→ EXTRACTED INFORMATION
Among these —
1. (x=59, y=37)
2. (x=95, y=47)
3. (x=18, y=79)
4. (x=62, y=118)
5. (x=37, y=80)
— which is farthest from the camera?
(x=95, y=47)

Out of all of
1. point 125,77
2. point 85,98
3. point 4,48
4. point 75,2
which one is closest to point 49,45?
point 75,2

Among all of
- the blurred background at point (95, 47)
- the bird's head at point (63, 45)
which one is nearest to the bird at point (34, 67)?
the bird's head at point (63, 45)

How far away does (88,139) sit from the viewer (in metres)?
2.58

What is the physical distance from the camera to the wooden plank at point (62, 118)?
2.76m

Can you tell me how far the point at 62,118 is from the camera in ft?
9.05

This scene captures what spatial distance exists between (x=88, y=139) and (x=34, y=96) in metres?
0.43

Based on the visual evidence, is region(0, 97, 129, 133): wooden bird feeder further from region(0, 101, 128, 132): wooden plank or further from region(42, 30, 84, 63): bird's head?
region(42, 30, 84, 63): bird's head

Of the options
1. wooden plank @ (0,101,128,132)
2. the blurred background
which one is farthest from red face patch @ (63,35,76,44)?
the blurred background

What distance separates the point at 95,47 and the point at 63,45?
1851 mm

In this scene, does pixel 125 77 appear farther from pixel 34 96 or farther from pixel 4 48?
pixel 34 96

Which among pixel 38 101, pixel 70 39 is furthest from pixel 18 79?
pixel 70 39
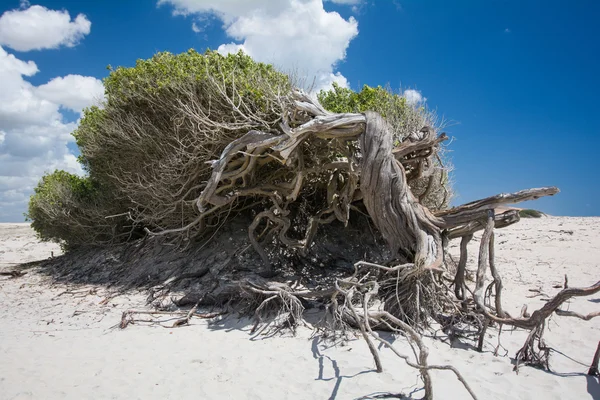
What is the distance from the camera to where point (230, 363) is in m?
5.53

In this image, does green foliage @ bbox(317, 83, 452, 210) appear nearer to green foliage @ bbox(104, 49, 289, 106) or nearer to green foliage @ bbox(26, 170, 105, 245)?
green foliage @ bbox(104, 49, 289, 106)

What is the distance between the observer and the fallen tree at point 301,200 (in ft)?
21.1

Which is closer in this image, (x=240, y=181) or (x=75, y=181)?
(x=240, y=181)

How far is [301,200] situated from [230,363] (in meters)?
5.43

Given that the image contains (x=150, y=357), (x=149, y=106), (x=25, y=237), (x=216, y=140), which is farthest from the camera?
(x=25, y=237)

→ STATED TASK
Repeat the lines from the line containing "Of the options" through the end of the material above exactly, with no pictures and nothing else.

→ COMPLETED EXERCISE
Of the options
1. wooden plank @ (0,101,128,132)
2. the blurred background
which one is farthest from red face patch @ (63,35,76,44)?
the blurred background

What distance separates the point at 95,47 and the point at 63,45?
1851 mm

In this scene, does pixel 125 77 appear farther from pixel 34 96 or farther from pixel 4 48?
pixel 34 96

Which among pixel 38 101, pixel 70 39 is furthest from pixel 18 79?
pixel 70 39
What is the distance from the camera to where point (230, 363) is in m?
5.53

In this image, does green foliage @ bbox(317, 83, 452, 210) appear nearer to green foliage @ bbox(104, 49, 289, 106) or nearer to green foliage @ bbox(26, 170, 105, 245)?
green foliage @ bbox(104, 49, 289, 106)

What is the distance between the observer and the fallen tree at point 301,200 (in ft)?
21.1

Which is closer in this image, (x=240, y=181) or (x=75, y=181)?
(x=240, y=181)

How far is [301,200] situated from [230,363] (in meters)?
5.43

Given that the image contains (x=150, y=357), (x=149, y=106), (x=25, y=237), (x=216, y=140), which is farthest from the camera?
(x=25, y=237)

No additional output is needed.